● Brief descriptive captions:
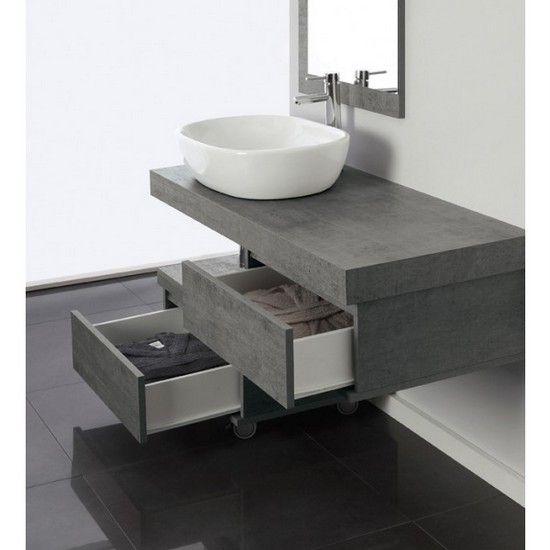 Mobile bagno pink mensola porta lavabo da cm 120 con for Mobile bagno lago prezzo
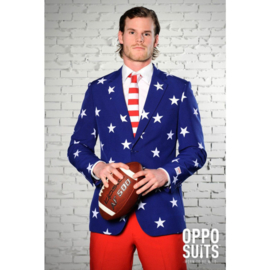 Stars and stripes opposuits kostuum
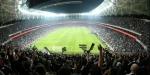 Süper Kupa final maçı İstanbulda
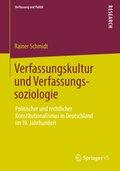Verfassungskultur und Verfassungssoziologie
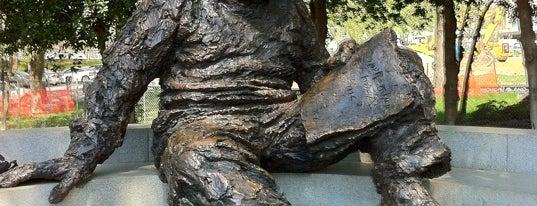 Albert Einstein Memorial is one of Must see in Washington DC.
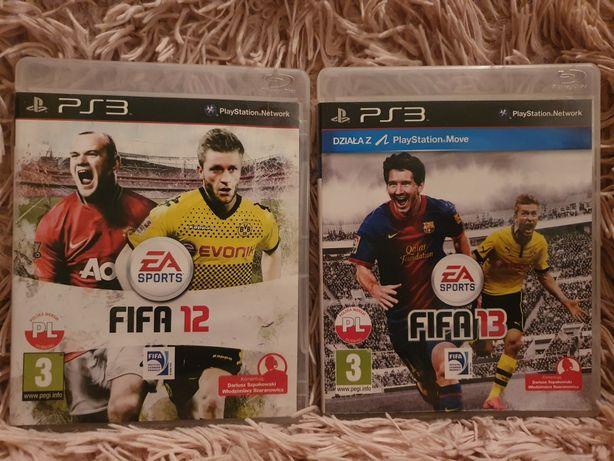 Gra ps3 FIFA 12 FIFA 13 prezent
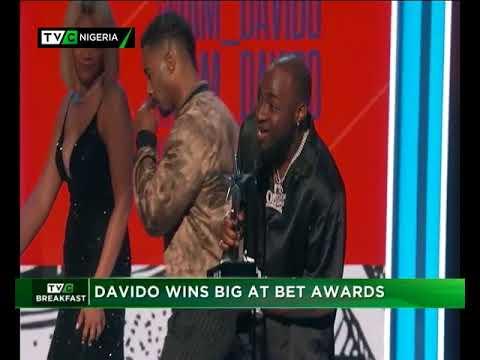 TVC Breakfast  29th June 2018 | Davideo wins big at BET Awards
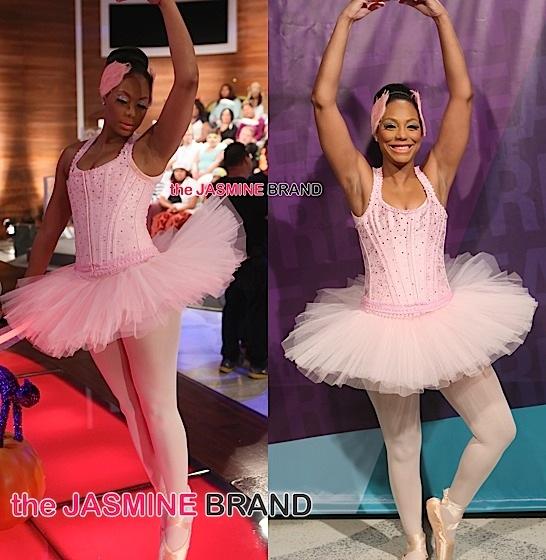 Tamar Braxton Halloween 2014-the jasmine brand
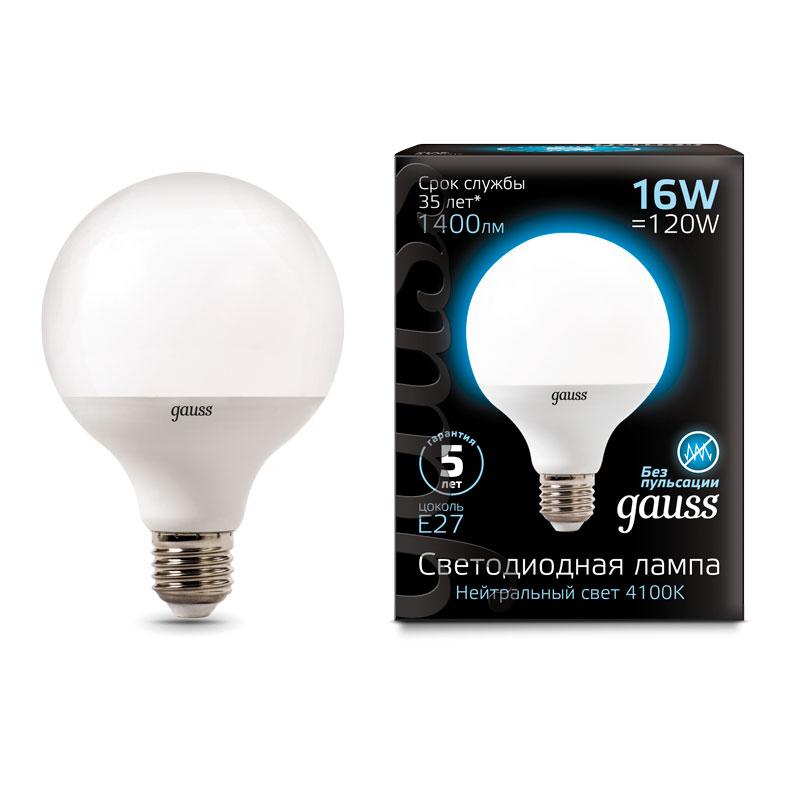 Шарообразная светодиодная лампа Gauss G95 16W E27 1400lm 4100K LED (105102216)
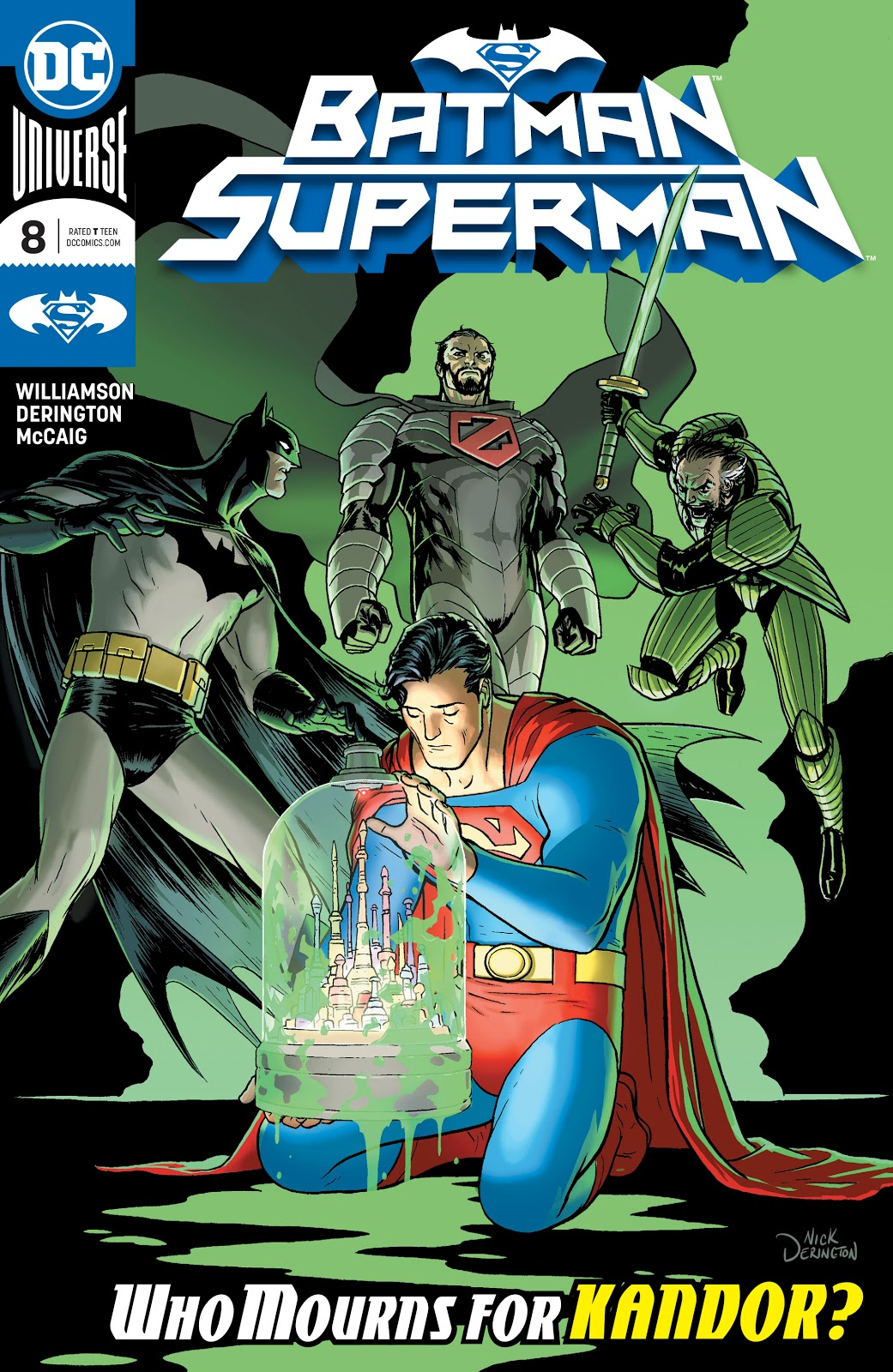 Batman/Superman Vol 2 8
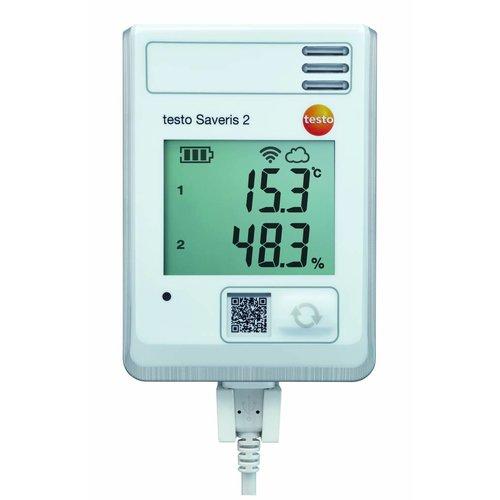 Testo Saveris 2-H1 temperatuur- en vochtigheidsvoeler.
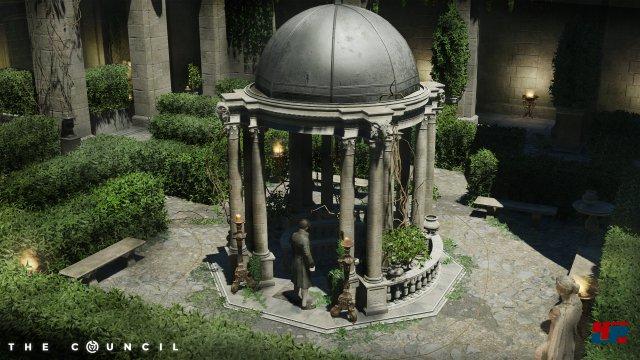 Screenshot - The Council (PC) 92564693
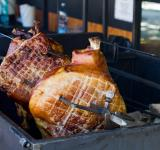 Free Photo - Pork roasting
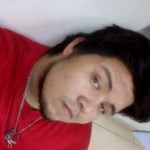 Profile picture of Reynaldo barragán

● EXERCISE OBJECTIVE: Write the entries above out in full, exactly, with no images.

● TASK OUTPUT:
 Mobile bagno pink mensola porta lavabo da cm 120 con for Mobile bagno lago prezzo
 Stars and stripes opposuits kostuum
 Süper Kupa final maçı İstanbulda
Verfassungskultur und Verfassungssoziologie
 Albert Einstein Memorial is one of Must see in Washington DC.
 Gra ps3 FIFA 12 FIFA 13 prezent
 TVC Breakfast  29th June 2018 | Davideo wins big at BET Awards
 Tamar Braxton Halloween 2014-the jasmine brand
 Шарообразная светодиодная лампа Gauss G95 16W E27 1400lm 4100K LED (105102216)
 Batman/Superman Vol 2 8
 Testo Saveris 2-H1 temperatuur- en vochtigheidsvoeler.
 Screenshot - The Council (PC) 92564693
 Free Photo - Pork roasting
 Profile picture of Reynaldo barragán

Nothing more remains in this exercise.